Fiji to Kick-Off Largest Ever In-Depth Survey of Global Public Opinion on Climate Change

10,000 Citizens in 79 Countries Engaged on What They Want from the Paris
Agreement and Beyond

Press release: World Wide Views on Climate and Energy
Location: 79 countries all around the world
What: 100 World Wide Views on Climate and Energy citizen consultations
When: 6 June 2015
Web and social media: http://climateandenergy.wwviews.org/ and #WWViews and
#cop21 and #article6 and #citizenparticipation

10,000 citizens representing a cross section of society in 79 countries
will meet on Saturday to make their voices heard in the international
climate change negotiations leading to Paris, France this December.
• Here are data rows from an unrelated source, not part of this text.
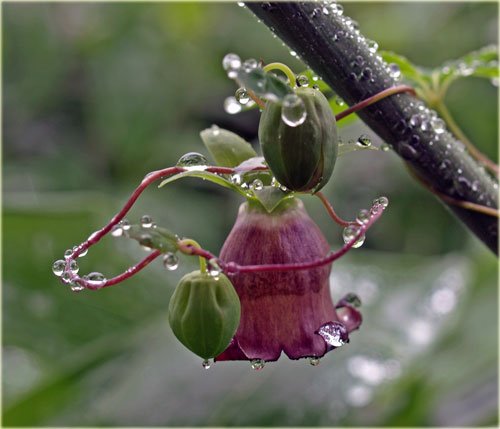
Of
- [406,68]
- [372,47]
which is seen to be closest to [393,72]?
[372,47]

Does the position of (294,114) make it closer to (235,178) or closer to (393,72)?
(235,178)

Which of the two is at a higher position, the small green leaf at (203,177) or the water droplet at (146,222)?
the small green leaf at (203,177)

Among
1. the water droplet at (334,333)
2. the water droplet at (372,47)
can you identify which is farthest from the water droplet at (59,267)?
the water droplet at (372,47)

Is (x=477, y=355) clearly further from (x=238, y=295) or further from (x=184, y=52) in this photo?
(x=184, y=52)

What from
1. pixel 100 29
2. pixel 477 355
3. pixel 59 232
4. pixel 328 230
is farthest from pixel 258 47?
pixel 477 355

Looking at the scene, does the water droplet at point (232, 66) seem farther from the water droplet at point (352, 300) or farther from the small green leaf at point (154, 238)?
the water droplet at point (352, 300)

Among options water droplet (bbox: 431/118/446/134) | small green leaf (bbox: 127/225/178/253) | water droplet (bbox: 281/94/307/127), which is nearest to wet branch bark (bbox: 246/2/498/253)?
water droplet (bbox: 431/118/446/134)

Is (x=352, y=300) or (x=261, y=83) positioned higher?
(x=261, y=83)
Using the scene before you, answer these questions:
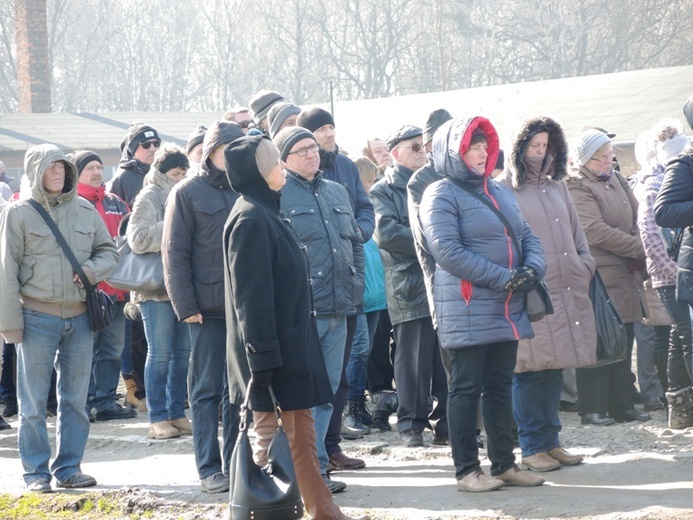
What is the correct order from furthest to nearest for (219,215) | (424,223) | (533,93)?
(533,93) → (219,215) → (424,223)

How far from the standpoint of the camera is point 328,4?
248 feet

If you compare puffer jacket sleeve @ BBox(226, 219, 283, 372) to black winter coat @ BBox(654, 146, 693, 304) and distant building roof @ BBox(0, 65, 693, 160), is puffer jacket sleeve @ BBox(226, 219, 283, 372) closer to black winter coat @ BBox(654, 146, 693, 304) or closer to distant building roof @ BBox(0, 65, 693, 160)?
black winter coat @ BBox(654, 146, 693, 304)

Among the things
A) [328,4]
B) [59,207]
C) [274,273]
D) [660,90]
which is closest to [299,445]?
[274,273]

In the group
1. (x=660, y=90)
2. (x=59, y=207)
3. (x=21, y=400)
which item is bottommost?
(x=21, y=400)

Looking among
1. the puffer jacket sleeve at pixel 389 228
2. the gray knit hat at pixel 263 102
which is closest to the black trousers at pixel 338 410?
the puffer jacket sleeve at pixel 389 228

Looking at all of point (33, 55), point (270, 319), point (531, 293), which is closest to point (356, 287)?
point (531, 293)

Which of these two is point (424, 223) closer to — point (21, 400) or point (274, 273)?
point (274, 273)

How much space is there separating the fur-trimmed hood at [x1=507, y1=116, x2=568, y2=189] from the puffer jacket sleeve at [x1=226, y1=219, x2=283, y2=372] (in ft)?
7.22

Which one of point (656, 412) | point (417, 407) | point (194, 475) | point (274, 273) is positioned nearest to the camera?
point (274, 273)

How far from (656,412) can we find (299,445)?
4369 millimetres

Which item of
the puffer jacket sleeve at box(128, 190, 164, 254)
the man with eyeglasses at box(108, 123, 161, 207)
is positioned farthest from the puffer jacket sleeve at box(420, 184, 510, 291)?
the man with eyeglasses at box(108, 123, 161, 207)

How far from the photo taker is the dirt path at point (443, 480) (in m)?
6.45

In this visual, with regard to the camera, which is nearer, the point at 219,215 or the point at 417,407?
the point at 219,215

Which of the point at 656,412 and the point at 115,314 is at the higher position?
the point at 115,314
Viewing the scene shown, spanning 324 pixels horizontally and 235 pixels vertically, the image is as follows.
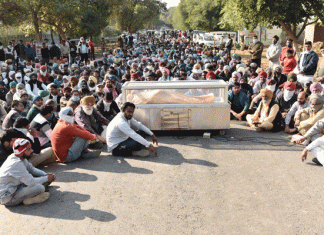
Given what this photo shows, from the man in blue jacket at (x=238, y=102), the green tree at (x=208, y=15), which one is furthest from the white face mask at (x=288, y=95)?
the green tree at (x=208, y=15)

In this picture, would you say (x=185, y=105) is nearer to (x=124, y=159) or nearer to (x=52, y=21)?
(x=124, y=159)

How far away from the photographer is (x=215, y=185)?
549cm

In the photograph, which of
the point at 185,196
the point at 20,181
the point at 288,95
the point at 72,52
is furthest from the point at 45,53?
the point at 185,196

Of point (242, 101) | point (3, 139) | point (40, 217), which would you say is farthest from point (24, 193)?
point (242, 101)

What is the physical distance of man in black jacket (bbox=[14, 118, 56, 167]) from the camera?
5824 mm

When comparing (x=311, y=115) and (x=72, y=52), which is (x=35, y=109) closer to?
(x=311, y=115)

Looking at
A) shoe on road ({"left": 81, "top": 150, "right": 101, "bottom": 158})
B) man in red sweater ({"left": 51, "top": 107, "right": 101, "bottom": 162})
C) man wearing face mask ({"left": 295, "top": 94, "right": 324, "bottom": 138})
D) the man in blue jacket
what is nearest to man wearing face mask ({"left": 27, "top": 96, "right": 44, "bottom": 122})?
man in red sweater ({"left": 51, "top": 107, "right": 101, "bottom": 162})

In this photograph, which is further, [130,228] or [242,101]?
[242,101]

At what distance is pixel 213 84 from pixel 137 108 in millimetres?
1992

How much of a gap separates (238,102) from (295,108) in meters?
1.76

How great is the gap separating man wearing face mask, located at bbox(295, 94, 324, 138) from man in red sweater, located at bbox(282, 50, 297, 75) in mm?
4677

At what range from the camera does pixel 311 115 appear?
739 cm

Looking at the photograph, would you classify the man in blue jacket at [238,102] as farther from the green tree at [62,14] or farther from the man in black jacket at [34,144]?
the green tree at [62,14]

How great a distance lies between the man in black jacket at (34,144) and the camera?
582 centimetres
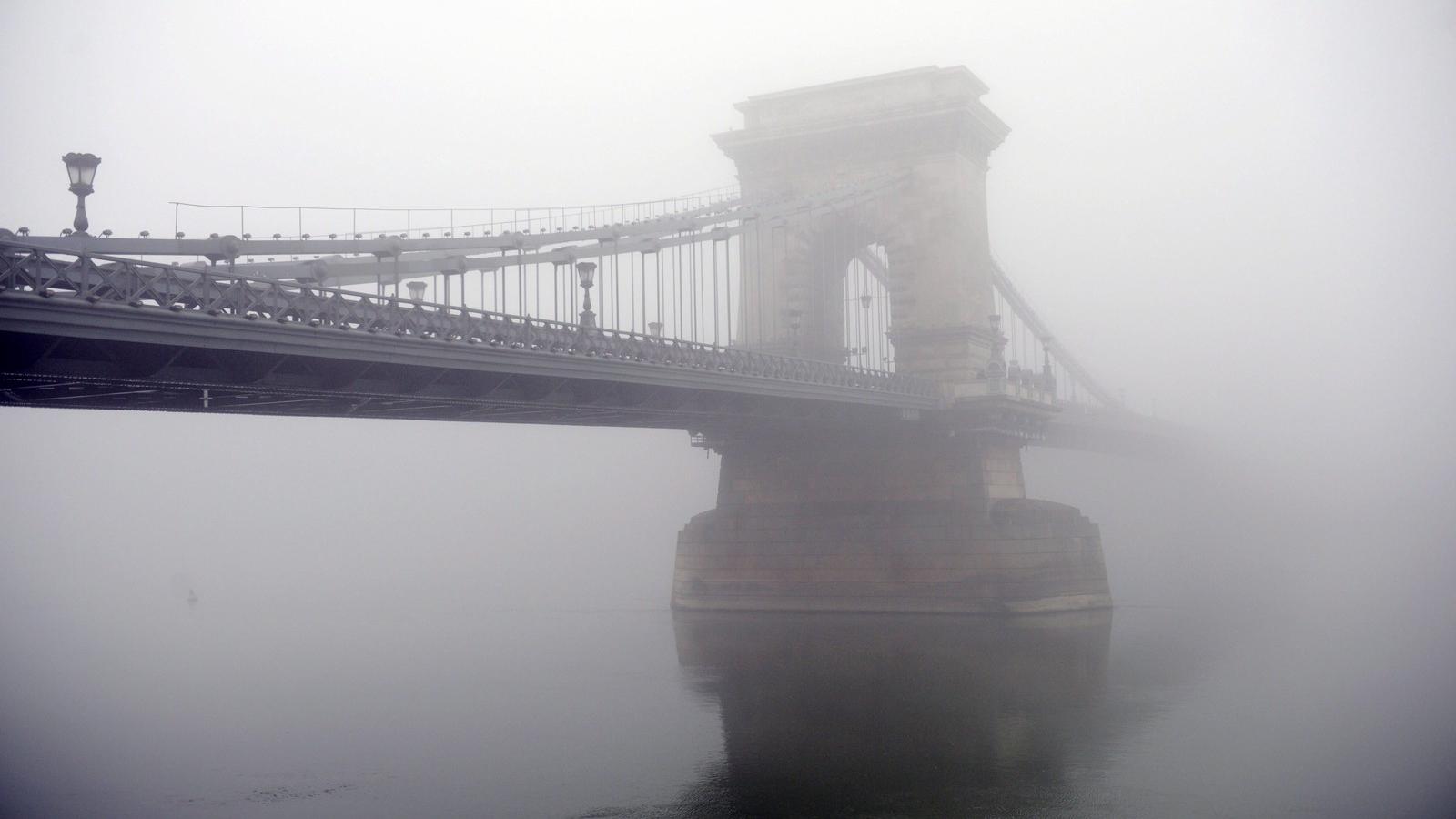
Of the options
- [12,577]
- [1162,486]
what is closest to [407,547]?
[12,577]

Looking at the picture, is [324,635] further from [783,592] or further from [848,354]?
[848,354]

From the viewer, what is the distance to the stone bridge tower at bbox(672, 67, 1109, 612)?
150ft

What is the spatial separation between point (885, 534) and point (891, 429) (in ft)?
11.3

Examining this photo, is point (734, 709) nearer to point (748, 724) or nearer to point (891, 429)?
point (748, 724)

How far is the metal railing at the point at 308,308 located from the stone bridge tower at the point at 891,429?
9880 millimetres

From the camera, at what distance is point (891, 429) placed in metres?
46.9

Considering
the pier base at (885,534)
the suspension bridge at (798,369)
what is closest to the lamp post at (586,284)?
the suspension bridge at (798,369)

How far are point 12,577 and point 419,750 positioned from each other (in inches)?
2812

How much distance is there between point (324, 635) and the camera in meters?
47.8

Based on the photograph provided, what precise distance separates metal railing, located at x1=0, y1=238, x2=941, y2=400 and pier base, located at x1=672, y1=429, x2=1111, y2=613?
10.5m

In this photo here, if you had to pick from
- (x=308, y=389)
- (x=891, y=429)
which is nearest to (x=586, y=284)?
(x=308, y=389)

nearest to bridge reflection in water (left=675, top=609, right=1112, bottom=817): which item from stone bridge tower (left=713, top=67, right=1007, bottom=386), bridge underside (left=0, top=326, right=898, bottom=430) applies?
bridge underside (left=0, top=326, right=898, bottom=430)

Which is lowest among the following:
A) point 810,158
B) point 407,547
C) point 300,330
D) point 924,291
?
point 407,547

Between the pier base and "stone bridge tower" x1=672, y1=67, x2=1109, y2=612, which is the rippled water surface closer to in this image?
the pier base
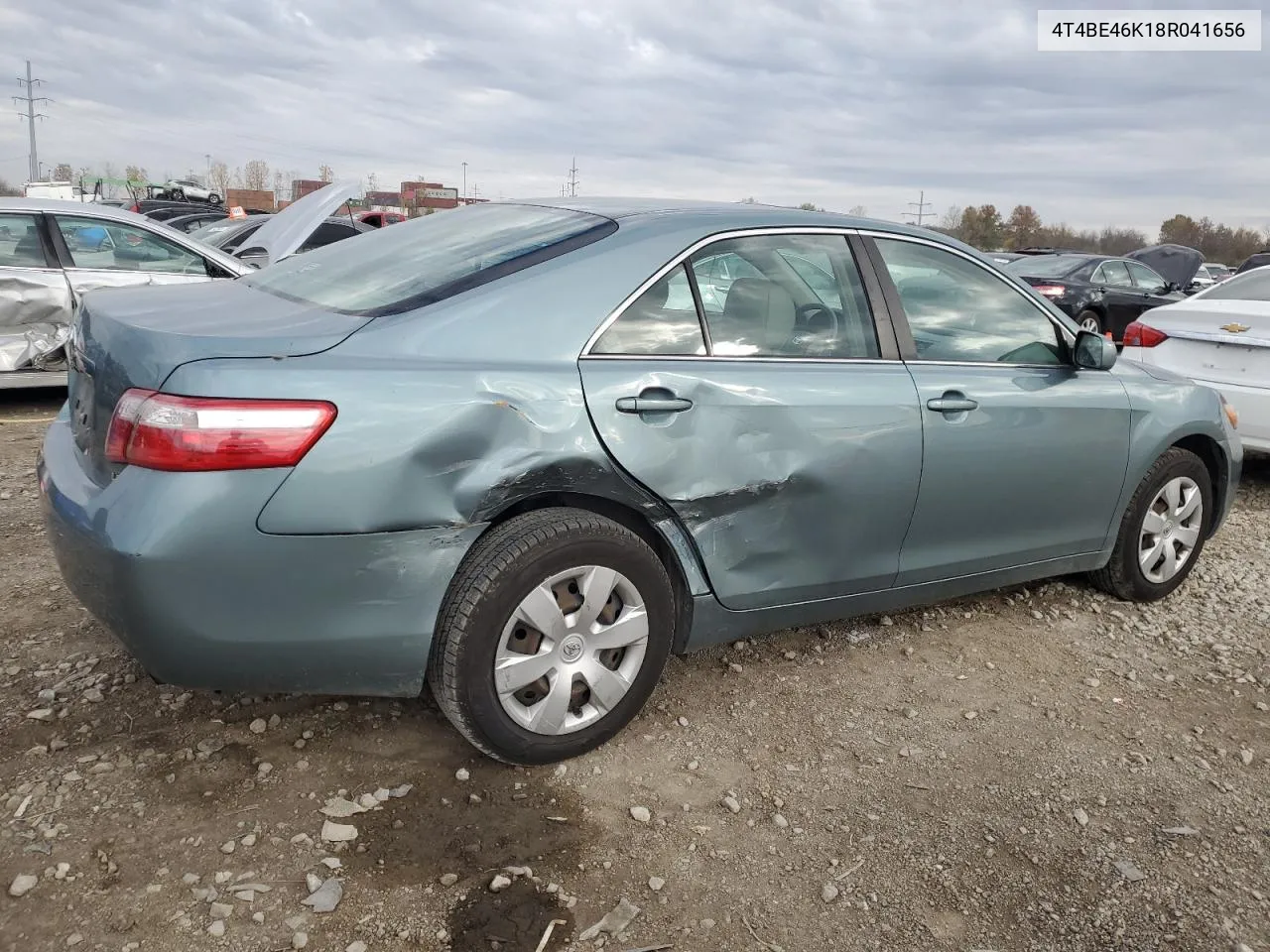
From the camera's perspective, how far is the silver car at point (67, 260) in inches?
258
Groups of around one hundred citizens per location will attend daylong
meetings to deliberate on some of the most important issues facing the
world today: climate and energy.

Preliminary results from this unique event will be presented next week (10
June) at the June sessions of the UN Framework Convention on Climate Change
(UNFCCC) taking place in Bonn, Germany in advance of the UN climate
conference (COP 21) 2015, and at several other key meetings over the coming
key months.

From dawn in Fiji to dusk in Arizona
With 100 debates worldwide and 79 participating countries, World Wide Views
on Climate and Energy is going to be the largest ever global citizen
consultation on climate change.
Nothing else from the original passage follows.